• [TRY IT]: Repeat the items word for word, from the line containing "6 What percentage" through the line containing "Which is larger: the".

• [ENTRIES SUPPLIED]:
--------------------------------------------------
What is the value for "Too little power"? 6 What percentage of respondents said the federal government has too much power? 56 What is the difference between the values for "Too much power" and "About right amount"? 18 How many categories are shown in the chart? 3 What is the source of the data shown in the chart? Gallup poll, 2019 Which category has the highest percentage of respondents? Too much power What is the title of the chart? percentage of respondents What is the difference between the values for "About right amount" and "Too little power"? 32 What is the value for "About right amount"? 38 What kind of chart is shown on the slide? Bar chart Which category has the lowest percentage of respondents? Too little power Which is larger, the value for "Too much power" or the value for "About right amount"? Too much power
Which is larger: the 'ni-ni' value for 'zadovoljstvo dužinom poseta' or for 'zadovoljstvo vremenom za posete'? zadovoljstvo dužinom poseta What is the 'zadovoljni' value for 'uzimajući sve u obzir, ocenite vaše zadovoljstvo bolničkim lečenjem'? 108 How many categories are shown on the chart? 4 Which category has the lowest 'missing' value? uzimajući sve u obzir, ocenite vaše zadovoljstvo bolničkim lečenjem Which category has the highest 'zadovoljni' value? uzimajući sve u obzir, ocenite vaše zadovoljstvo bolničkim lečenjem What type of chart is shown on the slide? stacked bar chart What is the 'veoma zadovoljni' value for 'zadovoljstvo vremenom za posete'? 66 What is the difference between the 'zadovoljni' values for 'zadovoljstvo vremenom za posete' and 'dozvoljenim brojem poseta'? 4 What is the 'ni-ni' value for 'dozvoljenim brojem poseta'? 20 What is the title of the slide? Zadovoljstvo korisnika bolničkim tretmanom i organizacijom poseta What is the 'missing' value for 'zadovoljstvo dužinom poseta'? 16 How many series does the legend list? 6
--------------------------------------------------
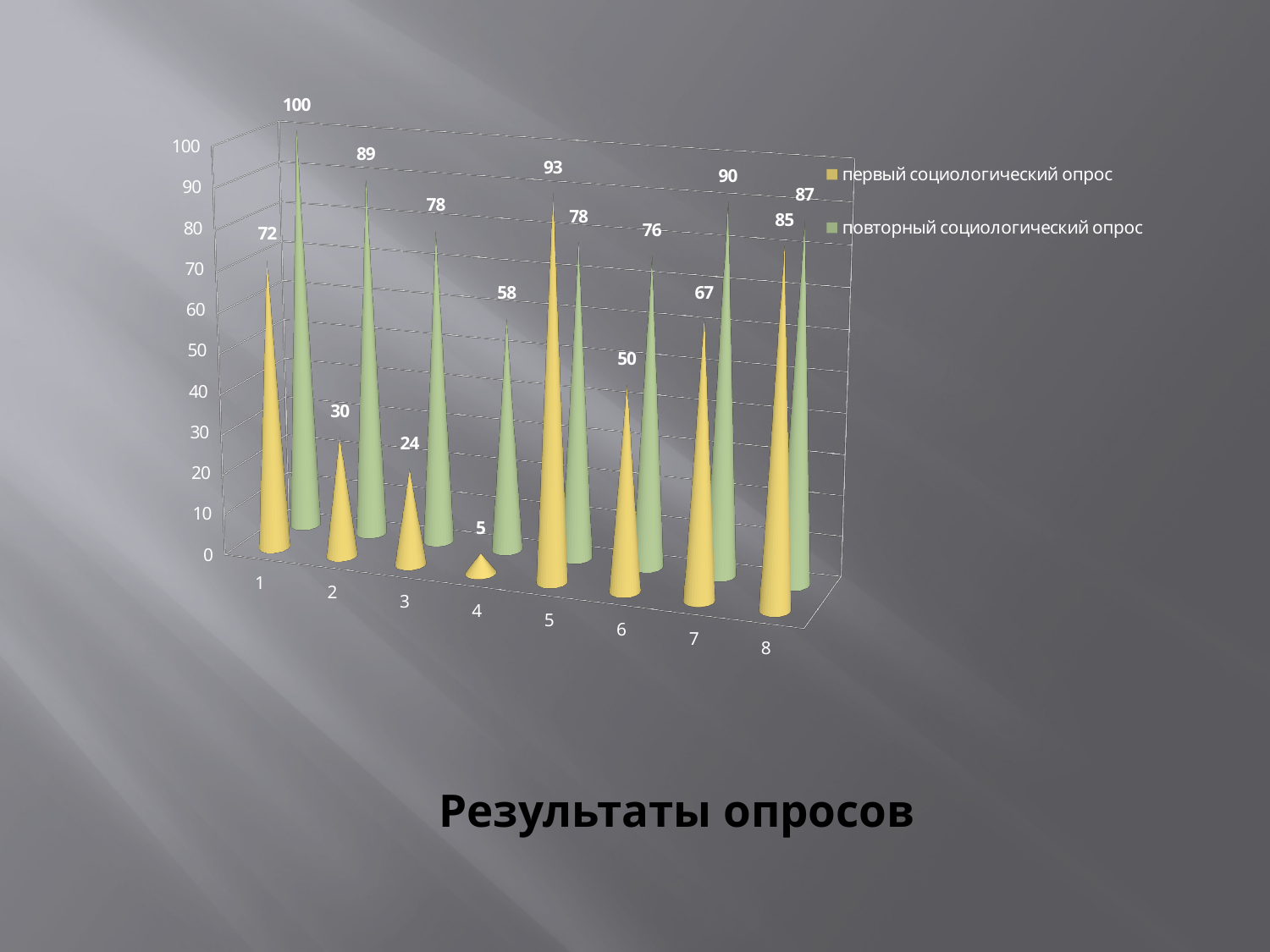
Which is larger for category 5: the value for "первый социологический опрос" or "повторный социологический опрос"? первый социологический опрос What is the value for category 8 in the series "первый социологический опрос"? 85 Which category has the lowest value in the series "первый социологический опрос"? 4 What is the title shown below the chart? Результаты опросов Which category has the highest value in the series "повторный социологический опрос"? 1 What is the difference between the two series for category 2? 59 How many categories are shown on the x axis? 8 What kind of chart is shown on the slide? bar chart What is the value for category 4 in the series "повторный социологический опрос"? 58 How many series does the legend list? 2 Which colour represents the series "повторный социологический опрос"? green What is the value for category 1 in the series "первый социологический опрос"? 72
--------------------------------------------------
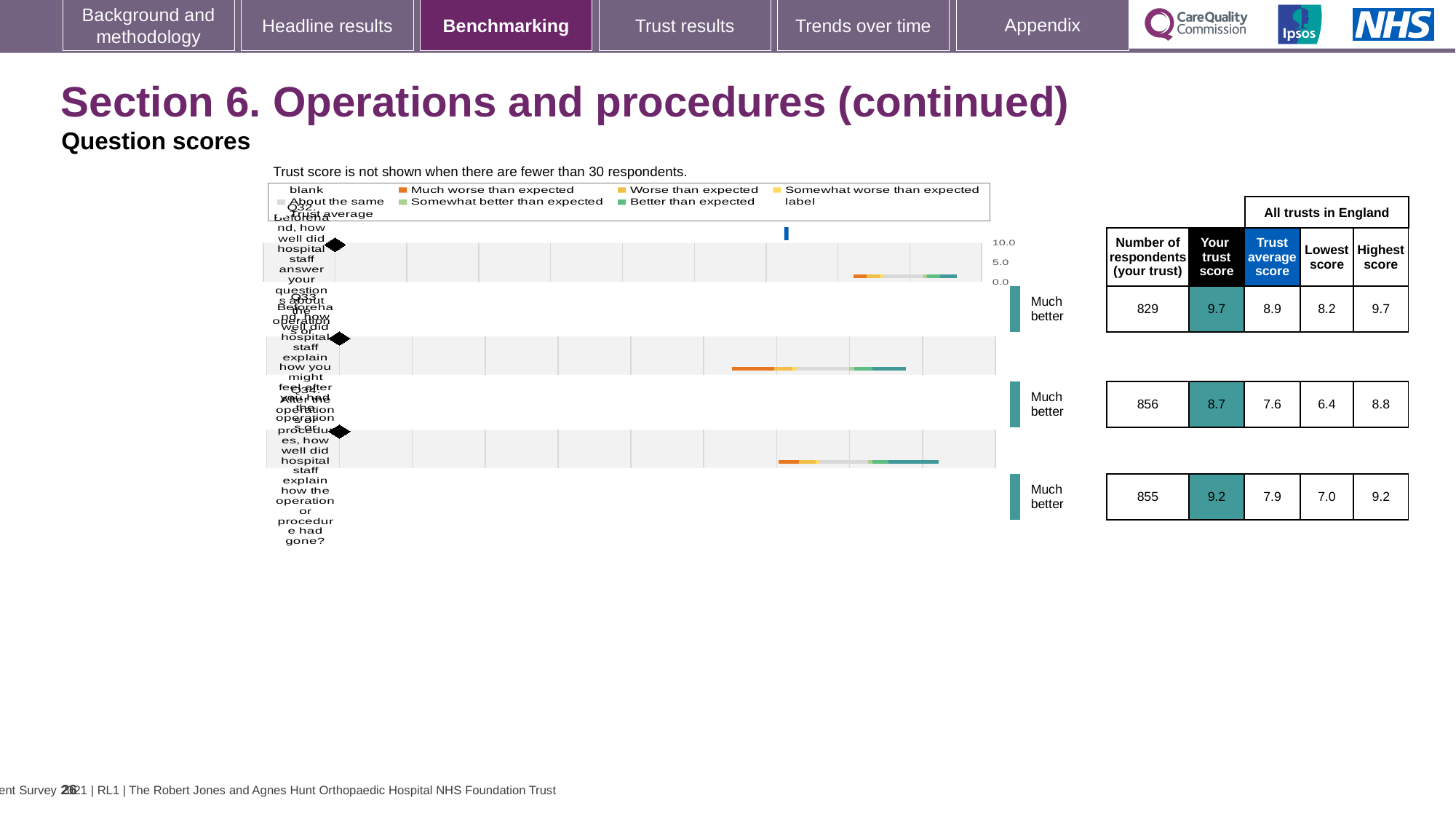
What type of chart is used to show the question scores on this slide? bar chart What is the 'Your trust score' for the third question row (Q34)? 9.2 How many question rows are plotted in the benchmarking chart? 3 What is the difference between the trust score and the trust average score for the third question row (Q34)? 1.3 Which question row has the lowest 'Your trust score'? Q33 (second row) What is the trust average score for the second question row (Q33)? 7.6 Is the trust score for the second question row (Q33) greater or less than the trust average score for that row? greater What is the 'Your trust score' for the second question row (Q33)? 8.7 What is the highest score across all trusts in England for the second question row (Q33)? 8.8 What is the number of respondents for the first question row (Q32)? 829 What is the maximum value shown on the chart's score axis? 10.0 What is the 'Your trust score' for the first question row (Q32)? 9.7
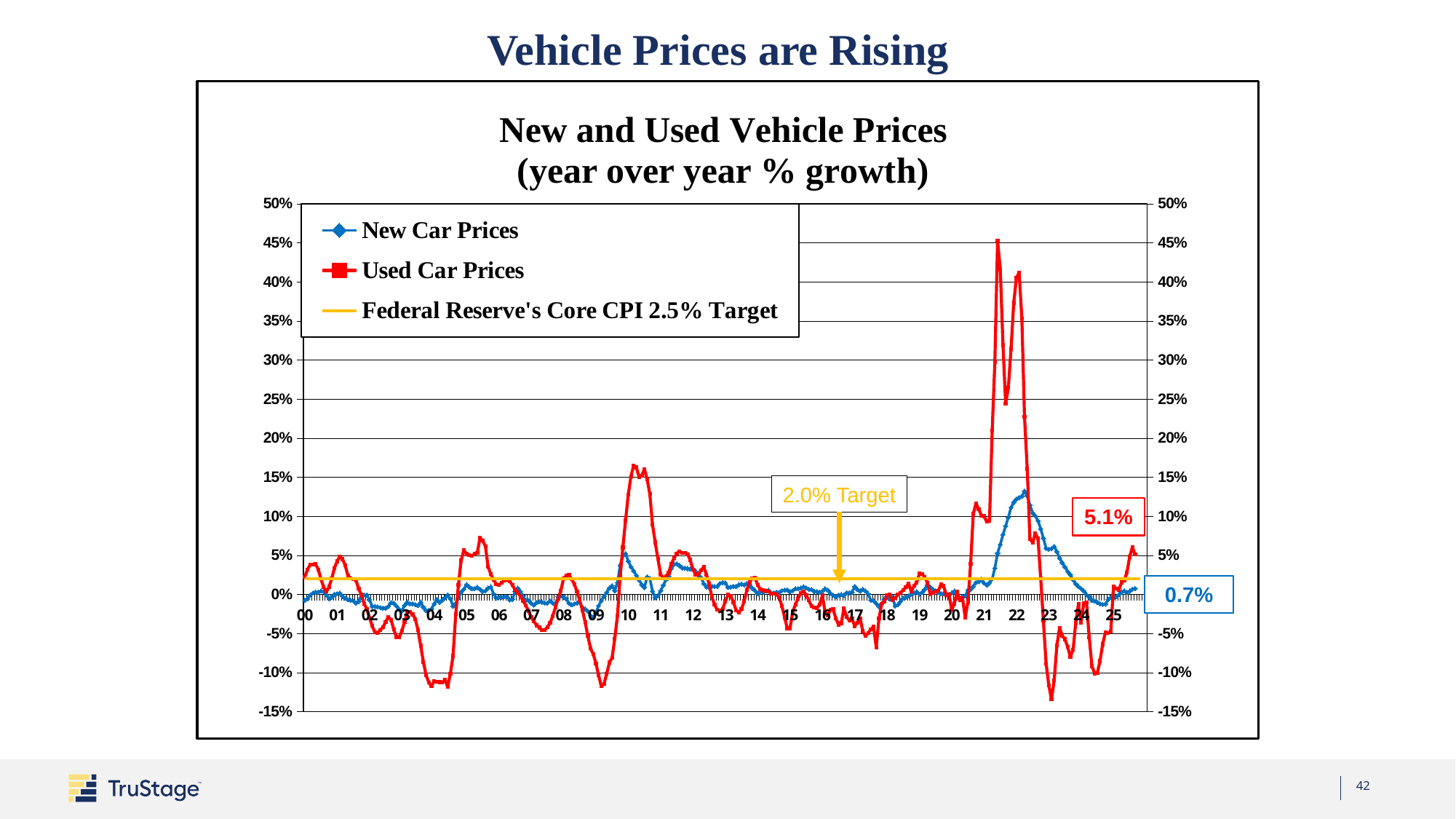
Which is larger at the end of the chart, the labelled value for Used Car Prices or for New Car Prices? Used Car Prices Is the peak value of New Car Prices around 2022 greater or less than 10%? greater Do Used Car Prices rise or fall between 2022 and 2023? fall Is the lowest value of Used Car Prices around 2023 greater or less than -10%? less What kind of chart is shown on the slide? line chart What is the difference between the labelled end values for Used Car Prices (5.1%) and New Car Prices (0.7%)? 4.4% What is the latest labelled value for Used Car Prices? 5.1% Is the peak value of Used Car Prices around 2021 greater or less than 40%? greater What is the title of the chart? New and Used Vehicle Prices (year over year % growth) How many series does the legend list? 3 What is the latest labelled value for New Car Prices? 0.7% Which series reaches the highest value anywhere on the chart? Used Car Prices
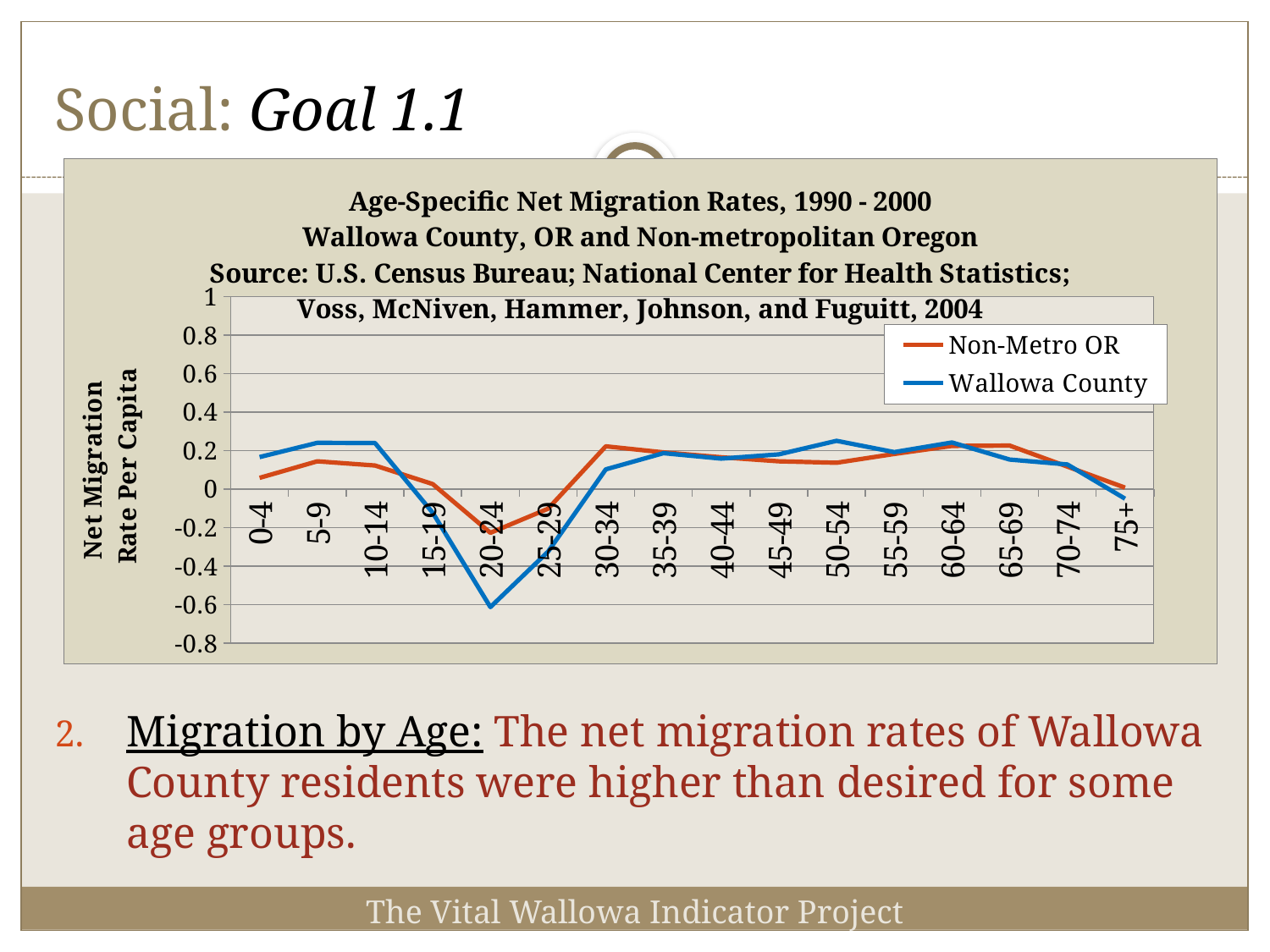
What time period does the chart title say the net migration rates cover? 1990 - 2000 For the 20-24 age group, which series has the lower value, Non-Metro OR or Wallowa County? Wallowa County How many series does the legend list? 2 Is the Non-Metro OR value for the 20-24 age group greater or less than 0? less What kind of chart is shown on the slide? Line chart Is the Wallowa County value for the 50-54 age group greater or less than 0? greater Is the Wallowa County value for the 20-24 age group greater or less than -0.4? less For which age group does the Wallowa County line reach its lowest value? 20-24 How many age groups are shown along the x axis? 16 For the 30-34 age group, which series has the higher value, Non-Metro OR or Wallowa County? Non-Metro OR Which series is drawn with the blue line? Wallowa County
--------------------------------------------------
• [RESULT FOR THIS TASK]:
What is the value for "Too little power"? 6 What percentage of respondents said the federal government has too much power? 56 What is the difference between the values for "Too much power" and "About right amount"? 18 How many categories are shown in the chart? 3 What is the source of the data shown in the chart? Gallup poll, 2019 Which category has the highest percentage of respondents? Too much power What is the title of the chart? percentage of respondents What is the difference between the values for "About right amount" and "Too little power"? 32 What is the value for "About right amount"? 38 What kind of chart is shown on the slide? Bar chart Which category has the lowest percentage of respondents? Too little power Which is larger, the value for "Too much power" or the value for "About right amount"? Too much power
Which is larger: the 'ni-ni' value for 'zadovoljstvo dužinom poseta' or for 'zadovoljstvo vremenom za posete'? zadovoljstvo dužinom poseta What is the 'zadovoljni' value for 'uzimajući sve u obzir, ocenite vaše zadovoljstvo bolničkim lečenjem'? 108 How many categories are shown on the chart? 4 Which category has the lowest 'missing' value? uzimajući sve u obzir, ocenite vaše zadovoljstvo bolničkim lečenjem Which category has the highest 'zadovoljni' value? uzimajući sve u obzir, ocenite vaše zadovoljstvo bolničkim lečenjem What type of chart is shown on the slide? stacked bar chart What is the 'veoma zadovoljni' value for 'zadovoljstvo vremenom za posete'? 66 What is the difference between the 'zadovoljni' values for 'zadovoljstvo vremenom za posete' and 'dozvoljenim brojem poseta'? 4 What is the 'ni-ni' value for 'dozvoljenim brojem poseta'? 20 What is the title of the slide? Zadovoljstvo korisnika bolničkim tretmanom i organizacijom poseta What is the 'missing' value for 'zadovoljstvo dužinom poseta'? 16 How many series does the legend list? 6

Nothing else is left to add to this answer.